### Extract to read
======

This is a rather difficult letter for me to write. I don’t usually ask for help for myself –I tend to think of myself as offering help to others, not asking for it for myself. But I must admit that this is one of those moments where if I don’t ask for help I will have no one but myself to blame for not getting it.
As you may know people have been asking for prayers on my behalf these last few days. Indeed, I am facing some difficult situations. Perhaps most importantly I have been quite exhausted. I have been working hard for months on the World of Witches Museum here in Salem, and even more so these last few weeks as the October season crested. My health has suffered somewhat from stress and overwork, but I had thought I would be able to rest in November and recover a bit –so far that has not been the case however. Persistent swelling in my legs has left me increasingly dependant upon my cane, and has really raised a question as to whether I may be having cardiac issues in addition to my arthritis and other mobility issues. I simply do not have the energy or stamina I once had, and I need your prayers and am grateful for those I am receiving.
Truly though, I need more than prayers. I have a rather large hurdle ahead of me if I wish to maintain the World of Witches Museum that I have spent these past months building. Although the Museum has done well, it came with a good bit of back debt and I am finding this difficult to overcome. In the immediate future I have a balloon payment due of $2600 and I must make this payment as soon as possible. This is the last of a series of $2600 balloon payments (covering back rent owed from before I became involved here) that I have been making on a weekly basis throughout October –but unfortunately this one has been more than I have been able to manage. This is only one of many financial hurdles I must clear in coming weeks if I wish to survive here, (not least of which is the sudden need for a new place to live) but I believe that with a little help I can overcome all of this and continue on with what I feel is a significant work.

======

### Dataset content
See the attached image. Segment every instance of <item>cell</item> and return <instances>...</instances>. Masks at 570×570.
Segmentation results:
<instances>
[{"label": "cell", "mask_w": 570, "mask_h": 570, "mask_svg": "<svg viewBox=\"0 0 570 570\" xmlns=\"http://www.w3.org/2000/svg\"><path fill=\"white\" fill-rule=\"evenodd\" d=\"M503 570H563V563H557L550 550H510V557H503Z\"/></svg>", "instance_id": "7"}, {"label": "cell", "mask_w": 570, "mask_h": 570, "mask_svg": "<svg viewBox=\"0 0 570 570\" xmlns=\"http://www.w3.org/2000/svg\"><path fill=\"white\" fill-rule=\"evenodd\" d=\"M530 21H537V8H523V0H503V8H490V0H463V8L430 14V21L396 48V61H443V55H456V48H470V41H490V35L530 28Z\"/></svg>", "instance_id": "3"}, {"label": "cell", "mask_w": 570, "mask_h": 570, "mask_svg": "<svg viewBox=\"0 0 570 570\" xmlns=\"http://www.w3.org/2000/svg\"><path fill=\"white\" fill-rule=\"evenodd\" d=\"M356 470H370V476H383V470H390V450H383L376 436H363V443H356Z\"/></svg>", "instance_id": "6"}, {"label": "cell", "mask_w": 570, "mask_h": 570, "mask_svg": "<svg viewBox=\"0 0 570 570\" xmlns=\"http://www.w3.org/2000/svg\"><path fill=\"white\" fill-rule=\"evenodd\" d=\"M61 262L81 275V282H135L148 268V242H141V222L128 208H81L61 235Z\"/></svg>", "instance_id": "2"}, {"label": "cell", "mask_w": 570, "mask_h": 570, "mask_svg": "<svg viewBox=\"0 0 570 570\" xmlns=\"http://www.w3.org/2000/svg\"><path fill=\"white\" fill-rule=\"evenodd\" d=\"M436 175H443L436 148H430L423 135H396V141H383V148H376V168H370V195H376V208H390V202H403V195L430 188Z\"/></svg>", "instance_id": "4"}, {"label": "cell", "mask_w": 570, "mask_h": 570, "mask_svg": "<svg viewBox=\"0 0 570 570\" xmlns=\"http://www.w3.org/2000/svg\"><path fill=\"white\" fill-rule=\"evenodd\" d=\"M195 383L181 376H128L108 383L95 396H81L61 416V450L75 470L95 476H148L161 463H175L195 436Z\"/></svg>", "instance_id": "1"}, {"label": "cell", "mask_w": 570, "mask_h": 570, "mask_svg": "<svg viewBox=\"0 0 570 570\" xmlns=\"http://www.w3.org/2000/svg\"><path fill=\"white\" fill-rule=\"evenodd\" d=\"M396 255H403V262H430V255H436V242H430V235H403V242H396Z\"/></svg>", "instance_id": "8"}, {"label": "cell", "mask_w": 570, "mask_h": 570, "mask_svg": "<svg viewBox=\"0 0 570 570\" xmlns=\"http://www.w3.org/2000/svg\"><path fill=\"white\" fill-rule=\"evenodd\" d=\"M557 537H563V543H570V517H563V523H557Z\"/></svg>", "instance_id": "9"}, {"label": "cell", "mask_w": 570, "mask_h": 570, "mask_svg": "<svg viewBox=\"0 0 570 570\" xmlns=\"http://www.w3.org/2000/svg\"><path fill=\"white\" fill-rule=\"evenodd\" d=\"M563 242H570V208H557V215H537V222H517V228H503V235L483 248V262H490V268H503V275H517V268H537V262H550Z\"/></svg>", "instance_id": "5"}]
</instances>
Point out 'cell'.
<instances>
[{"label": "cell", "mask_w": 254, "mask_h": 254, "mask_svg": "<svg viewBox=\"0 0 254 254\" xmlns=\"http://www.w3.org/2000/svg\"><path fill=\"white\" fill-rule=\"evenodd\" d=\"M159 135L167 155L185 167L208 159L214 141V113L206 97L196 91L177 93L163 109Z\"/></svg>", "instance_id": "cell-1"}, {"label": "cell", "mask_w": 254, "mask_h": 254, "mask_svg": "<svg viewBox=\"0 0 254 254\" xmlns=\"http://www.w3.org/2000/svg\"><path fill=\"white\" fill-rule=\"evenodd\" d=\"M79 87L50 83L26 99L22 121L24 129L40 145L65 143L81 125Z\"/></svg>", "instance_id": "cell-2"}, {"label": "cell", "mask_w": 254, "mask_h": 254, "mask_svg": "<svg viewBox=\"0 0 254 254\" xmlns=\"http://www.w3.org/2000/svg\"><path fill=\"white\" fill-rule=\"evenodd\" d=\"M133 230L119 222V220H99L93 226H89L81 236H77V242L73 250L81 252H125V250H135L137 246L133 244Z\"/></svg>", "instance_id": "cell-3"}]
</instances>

======

### Stated exercise
Extend the letter about the World of Witches Museum, starting right after its last sentence, which ends "continue on with what I feel is a significant work."

### Response for this exercise
The World of Witches Museum is not only an excellent interface to educate the public about our religion –it is also the only place in the world that celebrates the personalities of the contemporary Pagan movement. Certainly other museums have sections on modern Witchcraft and Paganism –but no museum that I know of has exhibits of contemporary leaders like Selena Fox, Zsuzsanna Budapest, or Oberon Zell. At World of Witches the contemporary Pagan movement is not dealt with as an abstraction, but as a human movement with human faces. I really hope to be able to continue this project to its completion, and see it as a permanent institution.
I find the situation especially frustrating because the Museum has been doing well. If it weren’t for the balloon payments the Museum would have done very well in October. Indeed, one or two more heavy traffic days would have made all the difference in the world –but the heavy traffic days were not nearly as numerous as hoped for this October.
In the future I am hoping to even things out with online sales and special products –like the Witch City Expo DVD I have just completed. I feel that the future for World of Witches is very bright –I just have to get there.
People often tell me that if every Witch School student or Correllian Tradition member would each give $1 that financially we would be in wonderful shape –and that is certainly true. Unfortunately it has never worked that way –I can barely imagine the difference it would make if every person really did give just that $1! Over the years many people have been very generous –and a few have been extremely generous- and I am very grateful for everyone who helps and has helped. Truly your love and support has many times renewed my spirit when times were rough. But if every person actually gave just $1 it would change everything.
The story of the last 20 years of my life has often been one of being “so close and yet so far” but in this instance it is more the case than ever before. If I succeed here I feel that the Museum will be something of a crowning achievement –an educational attraction with a year-round appeal in a city universally connected with Witchcraft in the public mind. But failure here may well leave me unable to move forward in any other direction. It is, in short, a “do or die” situation as I see it.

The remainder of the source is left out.